If you are a person for whom many of the following are true:

- likes to visit a salon biweekly OR would prefer to invest in the supplies for gel yourself

- is comfortable with this biweekly expense OR investment into personal equipment

- wants hassle-free nails for two weeks at a stretch

- will commit to regular removal and re-application visits OR will deal with removal at home

- is comfortable with the grow-out you will see in week two OR will go more often to a salon for extended maintenance so grow-out isn't visible OR will personally maintain

- does not have much nail polish at home OR is comfortable not using it OR will use the gel as the base for other manis

- must have a more sturdy base for regular manis AND prefers not to use other alternatives

- has very soft breakable nails, where regular manis are not possible

- has a busy lifestyle where doing a mani at home will not work

- is comfortable with the salon environment, sanitation, and compounds used OR will do it at home, and is similarly comfortable with needed compounds

- enjoys the pampered feeling of aesthetic service

- wants to enjoy professional artistic skills

- has hands in the water a lot

- uses hands a lot, and generally breaks natural nails

it might be that gel nails would work for you. Good luck. I would maybe try them once if you're seriously considering, and then you will have the experience to judge whether it would be a good longer-term approach.


----------



## DonnaD (Sep 17, 2013)

I have used UV gel in the past to build up a tip if one of my nails break.  By the time the nail grows out, the gel just kind of falls off from filing.  I bought a whole UV gel nail system but I don't think I'd ever go for full-nails gel.  I would worry about how damaging it is to my nail beds.

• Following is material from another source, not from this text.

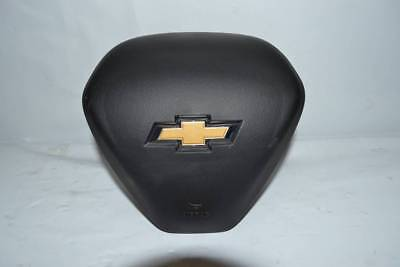 Fits Chevy Cruze 2016-2017-2018 Oem Driver Airbag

I do like the look of them, however, and I would definitely recommend them for people with thin, brittle or weak mails.


----------



## KeepOnSingin (Sep 18, 2013)

I *LOVE* UV gel nails! In my experience, they are not at all damaging, as long as you get them done by a good nail tech. In fact, I've come out with healthier nails after having gels on than what they were when I got them put on. They stay put much better than acrylics, are thinner and more flexible and therefore less likely to break, and you can paint over them if you ever get bored and want to do something different. Plus, you can go longer without fills than you can with acrylic. They don't lift, and since they're thinner, it's less noticeable when there's new growth. If I could afford them, I would have them pretty much all the time.


----------



## Rubyblood (Oct 5, 2013)

I do the at home set and Haven't had much issues with it. I love doing it for vacations or when I am going to be photographing weddings. The disadvantage is I like to change my colors up every couple days when I have time and they last a little too long for me.


----------



## TheLipstickLady (Oct 8, 2013)

I think gel and shellac are pretty much the same thing, and I *love* shellac nail polish. I used to get shellac manicures done exclusively at the salon, by a really talented and efficient nail tech. The color would last for more than two weeks; I would have to get my nails redone only because they grew out too much...not because of chipping or fading. And with all the special effects that can be done with "additives," now...well there really isn't any regular nail polish color that can't be pretty much duplicated with shellac.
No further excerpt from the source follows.